Le federazioni hanno avuto tempi rapidi per adeguarsi: il sistema sportivo sammarinese era pronto a un cambiamento così netto?
Prontissimi, forse anche più della politica stessa. Il nostro tessuto sportivo è storicamente sano. Certo, c’è stato un fisiologico momento di disorientamento iniziale per la perentorietà del testo, come sempre accade di fronte a cambiamenti radicali. Ma alla fine ha prevalso l’orgoglio di essere pionieri su un tema così delicato. Abbiamo trovato sponde solide perché tutti comprendono che la tutela dei minori e la lotta alla violenza di genere sono priorità assolute che nobilitano lo sport.
Quanto ha inciso il fatto che la Repubblica di San Marino sia un piccolo Stato nel riuscire ad approvare rapidamente una norma così avanzata?
Ha inciso in maniera fondamentale. La nostra dimensione ci regala un’agilità che i grandi Stati faticano ad avere. Inoltre, il nostro è un calcio e uno sport prettamente dilettantistico, che rappresenta l’essenza stessa dei valori sportivi. Questo ha reso più semplice introdurre una norma dall’alto valore etico e morale. In un contesto dove tutti si conoscono e condividono gli spazi, l’impossibilità di ignorare certe situazioni ci ha spinto ad agire con decisione.
Pensa che un modello simile sia replicabile in Paesi più grandi come l’Italia?
Dal mio punto di vista è auspicabile che anche altri ordinamenti, su temi così sensibili, inizino a considerare misure preventive per la sicurezza dei luoghi sportivi. Ogni ordinamento ha le sue complessità, ma il fine ultimo — la protezione dei praticanti — dovrebbe essere universale. I piccoli Stati possono fungere da laboratorio, offrendo esempi concreti di riforme che i grandi sistemi possono poi calibrare sulle proprie dimensioni.
Credete che San Marino possa diventare una sorta di “bussola etica” a livello internazionale, stimolando altri paesi?
Certamente. I piccoli Stati come la Repubblica di San Marino possiedono un’agilità legislativa e decisionale che, per forza di cose, non può essere replicata nei grandi Stati. In questo senso dico che noi possiamo e dobbiamo fungere da laboratorio. Dimostriamo che quando c’è la volontà politica, i valori etici possono tradursi in norme efficaci in tempi brevissimi. Se il nostro esempio servirà a smuovere le acque anche altrove, ne saremo orgogliosi, ma intanto abbiamo messo in sicurezza il nostro movimento sportivo”.
Questa legge è un punto di arrivo o l’inizio di un percorso più ampio di riforme nello sport?

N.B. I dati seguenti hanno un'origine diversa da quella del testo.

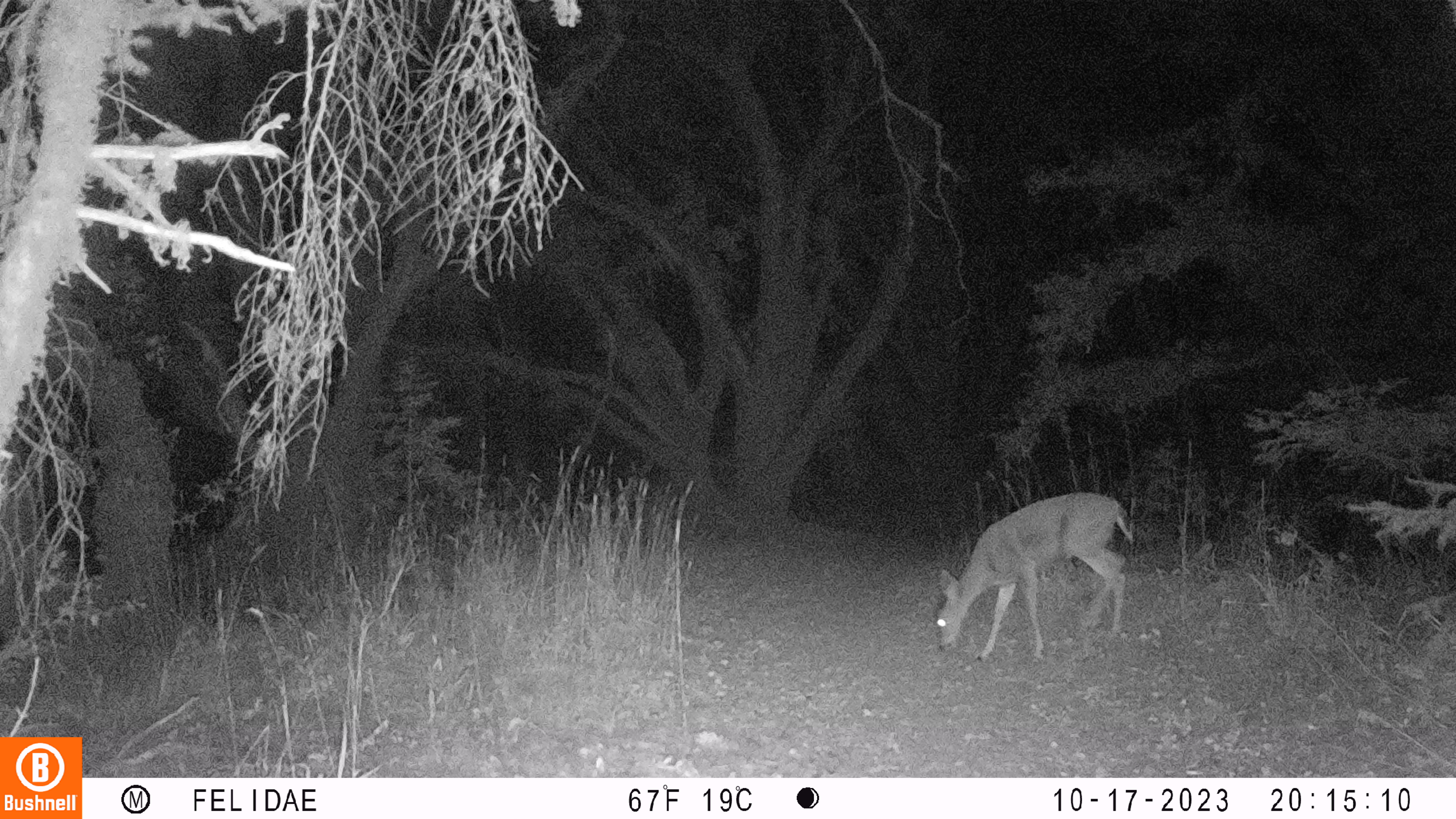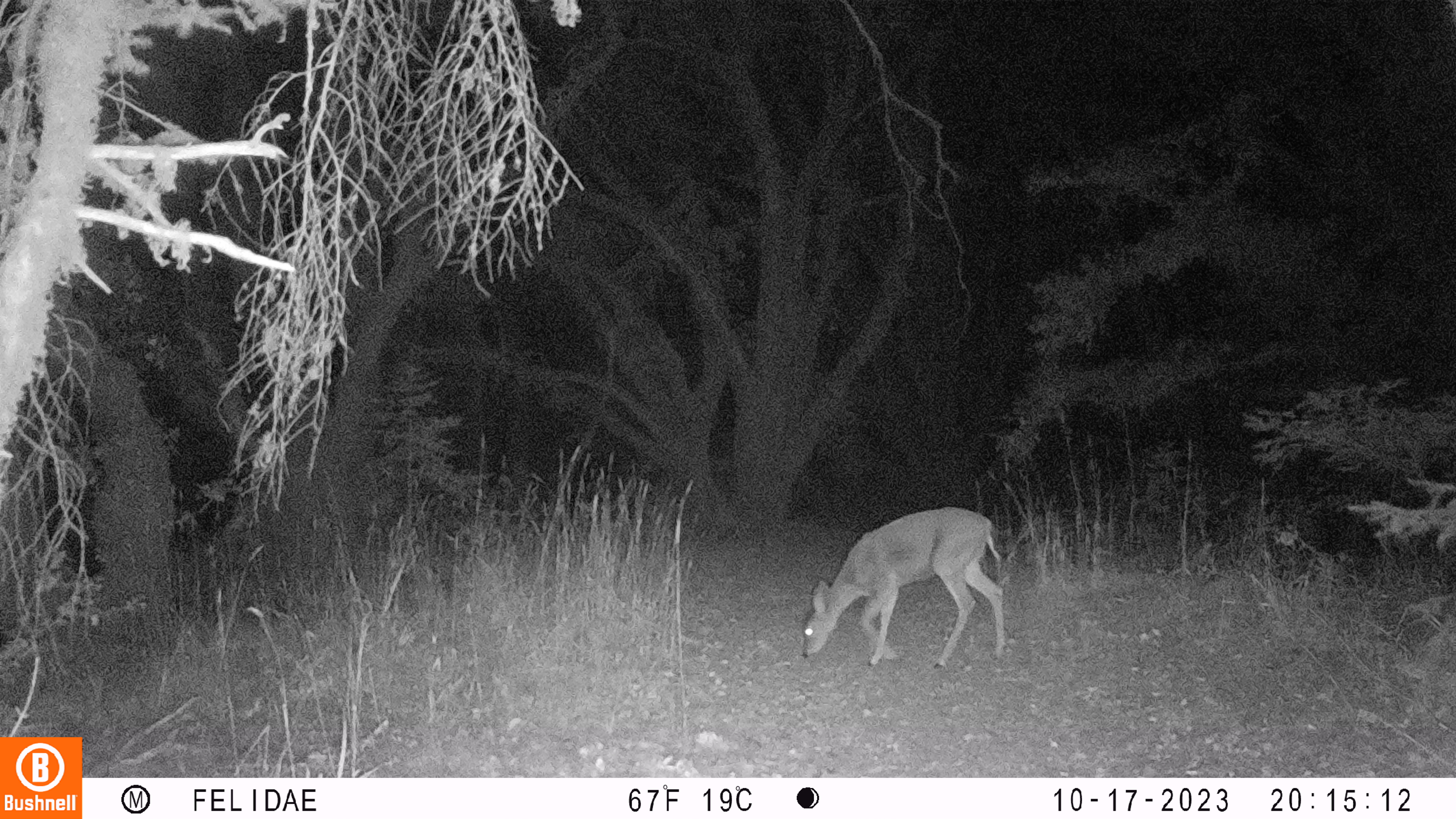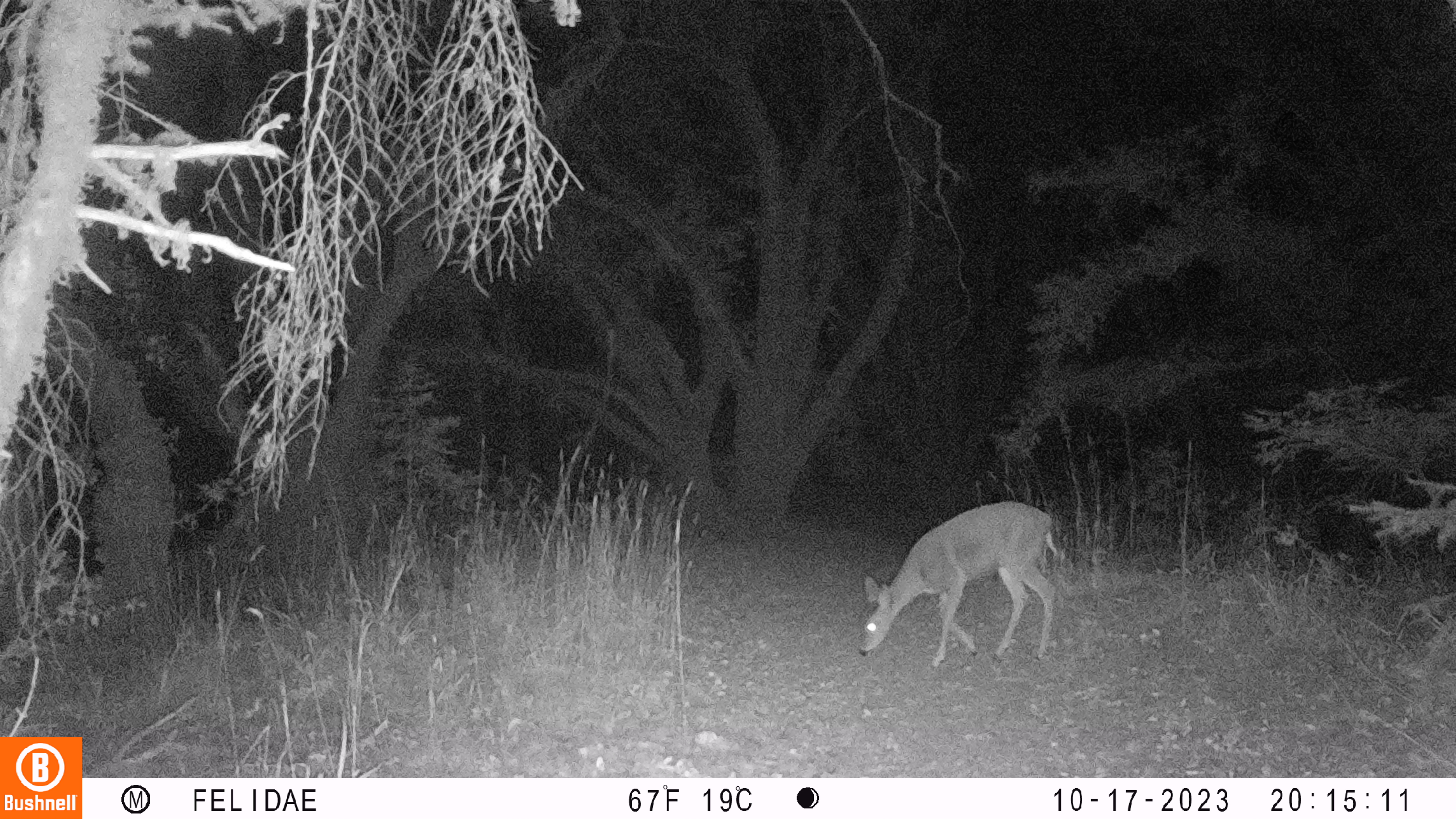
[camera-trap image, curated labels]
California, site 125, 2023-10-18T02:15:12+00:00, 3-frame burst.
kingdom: Animalia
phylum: Chordata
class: Mammalia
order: Artiodactyla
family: Cervidae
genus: Odocoileus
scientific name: Odocoileus hemionus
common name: mule deer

Sarebbe un errore di miopia politica considerarlo un traguardo: è solo il fischio d’inizio. San Marino aderisce già a tutti i principali protocolli internazionali, ma stiamo portando avanti una stagione di riforme senza precedenti. Penso all’introduzione del Daspo, alla normativa sulla sinergia tra pubblico e privato per il finanziamento dell’impiantistica e degli eventi già depositata, così come il cosiddetto ‘Co.Co.Sport’, un contratto che finalmente governerà in modo trasparente chi lavora nello sport senza altre tutele. Guardiamo dunque con rinnovata fiducia alla nuova Legge sullo Sport che depositeremo nei prossimi mesi. Il nostro obiettivo è un’integrità totale del sistema.